Voisey se acercó al carro que habían colocado a modo de tarima improvisada y con un movimiento ágil se subió a él.

La gente observaba atenta, pero su actitud era hostil, esperando la oportunidad de criticar, desafiar e insultar. Voisey parecía estar solo, pero Pitt reparó en dos o tres policías situados al fondo, y en media docena o más de hombres que acababan de llegar, todos vigilando a la multitud; hombres fornidos y vestidos con ropa discreta de colores apagados, pero con una fluidez de movimientos y una inquietud que contrastaban con el cansancio de los trabajadores de las fábricas.

– Habéis venido -empezó a decir Voisey- porque tenéis curiosidad por oír lo que voy a decir y os intriga saber si voy a proponer algo que justifique que me votéis a mí en lugar de al candidato liberal, el señor Serracold, cuyo partido os ha representado desde que tengo memoria.
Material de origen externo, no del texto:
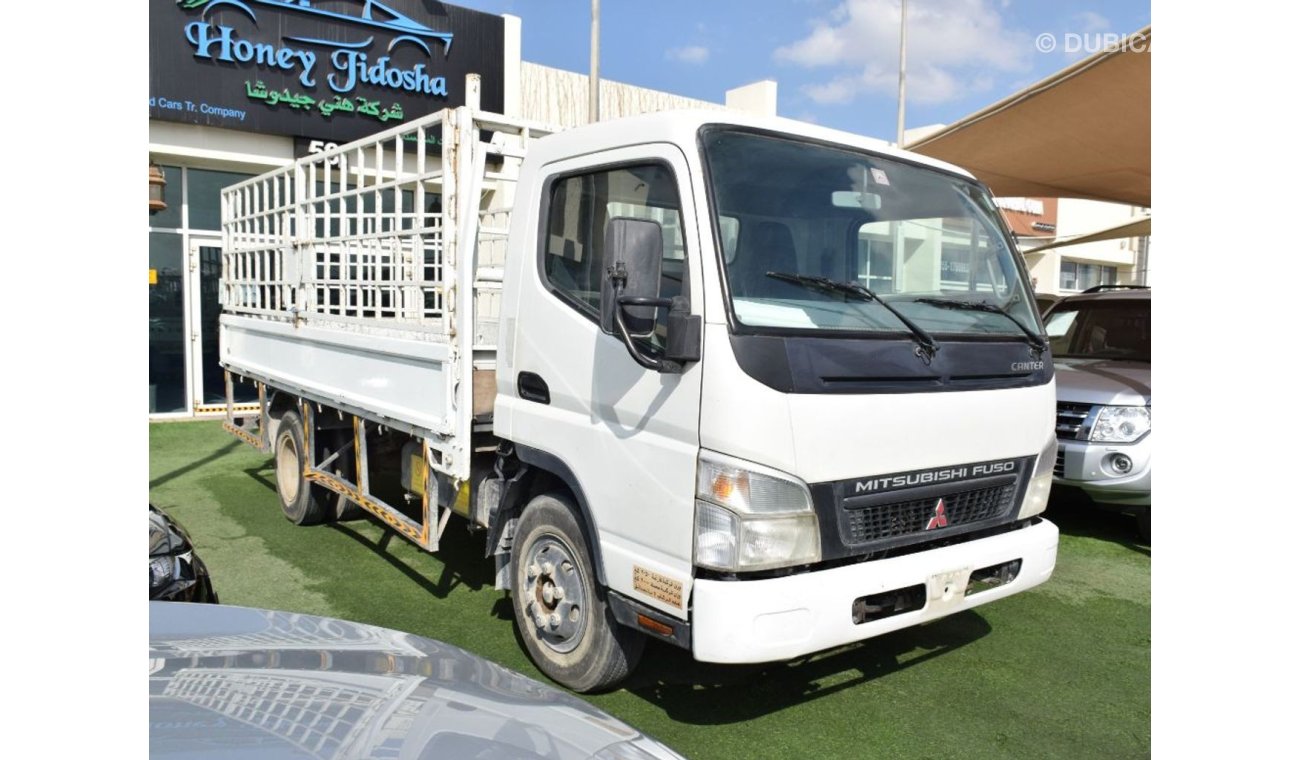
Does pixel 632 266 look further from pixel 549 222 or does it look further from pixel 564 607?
pixel 564 607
A lo mejor hasta esperáis divertiros a mi costa.

Hubo risas y un par de silbidos.

– Bueno, ¿qué queréis de un gobierno? -preguntó Voisey, y antes de que pudiera responder le hicieron callar con gritos.

– ¡Menos impuestos! -gritó alguien, y sonó un coro de burlas.

– ¡Trabajar menos horas! ¡Una semana laboral decente, no más larga que la suya!

Se oyeron más risas, pero esta vez eran ásperas, furiosas.

– ¡Sueldos decentes! Casas sin goteras. ¡Alcantarillas!

– ¡Bien! Yo también -concedió Voisey, haciéndose oír pese a que no daba la impresión de estar elevando la voz-. También me gustaría que hubiera trabajo para todo el que quiera trabajar, hombre o mujer. Me gustaría que hubiera paz, un buen comercio exterior, menos crímenes, más justicia, policía responsable y no corrupta, comida barata, pan para todos, ropa y botas para todos. También me gustaría que hiciera buen tiempo, pero…

El resto de sus palabras se perdieron entre las carcajadas.

– ¡Pero no me creeríais si os dijera que puedo conseguirlo! -terminó.